Staram sie, ale Tobie jest to temat bliski, bo niejako zawodowo w tym siedzisz i uważasz że to wiedza dość podstawowa. Ale nie, da sie bez niej żyć. Ktoś idzie do pracy, interesuje go ile dostanie wypłaty, a reszta to jakby sprawa pracodawcy i jego księgowej. Idzie do sklepu, kupuje produkt za 13,90 i ma gdzieś ile jest w tym VAT, bo i tak nie ma na to wpływu. Jest mnóstwo rzeczy które człowieka dotyczą, a nie ma o nich pojęcia. Niby mydła każdy używa, a ciekawe ile osób potrafi chociaż streścić, już nawet nie żeby dokładnie opisac, proces czyszczenia zabrudzeń. I dla takiego chemika czy kosmetyczki może być to wiedza na tyle podstwowa, ze będą uważać iż każdy powinien znać zasadę działania mydła. Tak samo mechanicy mogą się dziwić że przeciętny użytkownik auta nie wie co mu stuka pod maską, mleczarze że ktoś nie wie jak ubija się masło, cóż... a ludzie nie wiedzą i nie przeszkadza im to w życiu, bo wiedzą inne rzeczy, o których inni nie maja pojecia. 

Inna rzecz, jak ktoś nie wie to pyta. Autorka teraz sie sto razy zastanowi zanim o cokolwiek bedzie chciała spytać na forum. Siłą rzeczy wielu informacji nie zdobędzie, bo się będzie bać, wstydzić, cokolwiek... 

porównanie jakie zastosowałaś ma się nijak do tego co ja piszę. Teraz zawodowo jestem związana ale nie zawsze tak było a mimo wszystko jak dorabiałam jako nastolatka to rozróżniałam brutto i netto.  

Ja nie twierdzę że wszyscy maja wiedzieć jak się liczy wynagrodzenie czy znać stawki VAT. Ale wiedzieć że płaca jakieś podatki to a i owszem. 

nie zajmuje się nieruchomościami ale wiem o co chodzi z podatkiem od nieruchomości i że muszę go placic. 

nie jestem chemikiem ale wybierając szampon wiem że pewnych składników chce unikać.

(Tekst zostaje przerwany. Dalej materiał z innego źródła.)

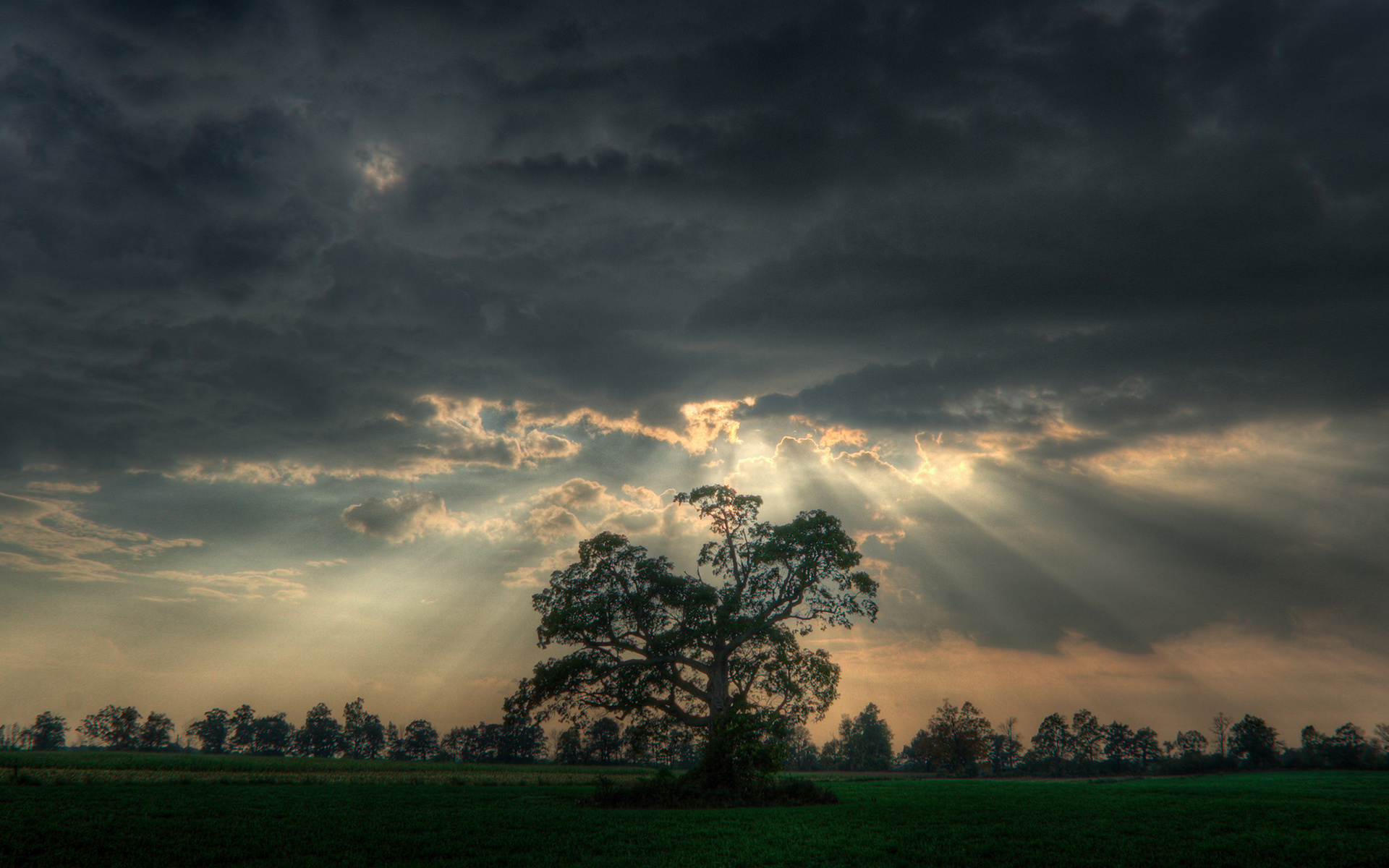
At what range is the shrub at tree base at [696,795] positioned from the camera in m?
31.5

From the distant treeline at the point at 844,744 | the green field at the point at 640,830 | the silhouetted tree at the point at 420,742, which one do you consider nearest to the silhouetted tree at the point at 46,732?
the distant treeline at the point at 844,744

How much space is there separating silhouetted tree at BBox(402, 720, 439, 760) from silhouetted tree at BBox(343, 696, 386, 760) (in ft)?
27.9

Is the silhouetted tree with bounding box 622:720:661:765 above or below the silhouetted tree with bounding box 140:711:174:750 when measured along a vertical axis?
above

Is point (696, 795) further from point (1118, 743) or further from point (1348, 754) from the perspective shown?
point (1118, 743)

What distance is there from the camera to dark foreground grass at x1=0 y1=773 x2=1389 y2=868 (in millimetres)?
17469

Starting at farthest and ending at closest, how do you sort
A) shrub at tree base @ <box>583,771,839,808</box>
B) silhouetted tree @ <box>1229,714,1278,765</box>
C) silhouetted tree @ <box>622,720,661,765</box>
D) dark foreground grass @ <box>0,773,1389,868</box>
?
silhouetted tree @ <box>1229,714,1278,765</box> → silhouetted tree @ <box>622,720,661,765</box> → shrub at tree base @ <box>583,771,839,808</box> → dark foreground grass @ <box>0,773,1389,868</box>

nie wiem co mi stuka w samochodzie ale zanim zdecydowałam się na jego kupno to się zorientowałam jakie koszty i obowiązki się z tym wiaza. 

A gro ludzi z ogromem spraw nagle się przebudza, tak bezrefleksyjnie zobowiązując się do wielu rzeczy. Kredyty są tego świetnym przykładem. Pamiętam swoje zdziwienie że w umowie kredytowej miałam szczegółowo rozpisane co się dzieje w zależności od zmiany stop. Tak łopatologicznie jak dla dziecka w 4 klasie szkoły podstawowej. Tylko co z tego jak większość tej umowy nie przeczyta...? 

I zawodowo też się często z tym spotykam. 90% ludzi nie czyta umowy jaką ze mną podpisują. Ba, przy wynajowaniu mieszkania przynajmniej kilka razy się zdarzyło że człowiek nie przeczytał umowy. Wiec nie mów mi że ludzie nie interesuja się tylko tym co ich bezpośrednio nie dotyczy. 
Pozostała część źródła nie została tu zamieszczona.